By the time I was a student at York these wonderful throaty diesels had been displaced from the Scottish expresses and were in charge of the stopping trains to London.

They ran for the last time on these services on 31 December 1981, but two days later a special ran to Edinburgh and back. I remember watching it from a rainy cutting-side at Little Bytham in Lincolnshire.

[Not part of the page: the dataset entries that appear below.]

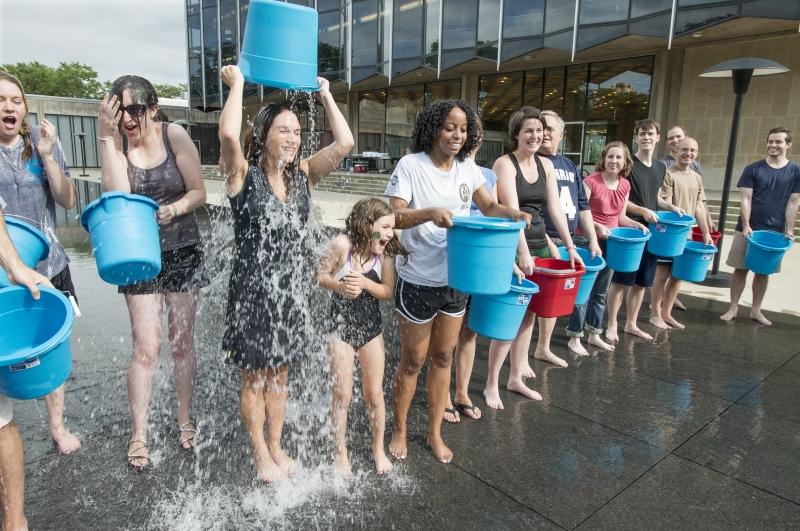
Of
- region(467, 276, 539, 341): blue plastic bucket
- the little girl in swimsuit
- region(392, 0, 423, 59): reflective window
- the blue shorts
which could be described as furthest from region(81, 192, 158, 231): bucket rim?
region(392, 0, 423, 59): reflective window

But the Deltics live on in preservation and even in the occasional freight working. The video above, which will annoy my sterner critics, show five of the beasts at Stalybridge in 2011.


Anonymous said...

The class 55 "Deltic" weighs in at 100 tonnes and has a maximum speed of 100mph.

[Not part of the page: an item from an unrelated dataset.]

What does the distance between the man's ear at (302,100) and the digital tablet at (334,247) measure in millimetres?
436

This class of engines were named to honour famous military regiments or racehorses. Engine 55 022, the first engine of the 5 in this video is named in honour of the "Royal Scots Grey". Next comes engine 55 002 named "The King's own Yorkshire Light Infantry". 55 019, "Royal Highland Fusilier", is third in this procession. Next up is D 9009 (formerly 55 009) which has been repainted in the old green British Rail livery and is named after the 1940s racehorse "Alycidon". Bringing up the rear is D 9016, "Gordon Highlander" (formerly 55 016 and plain 9016) which now also sports the green livery having previously been seen in the familiar British rail blue and later in the purple livery of the Porterbrook rolling stock leasing company.

Simon Titley said...

The stigmatising of boys' and men's hobbies and intellectual pursuits (for which 'trainspotting' has acted as a lightning rod) began at the end of the 1970s.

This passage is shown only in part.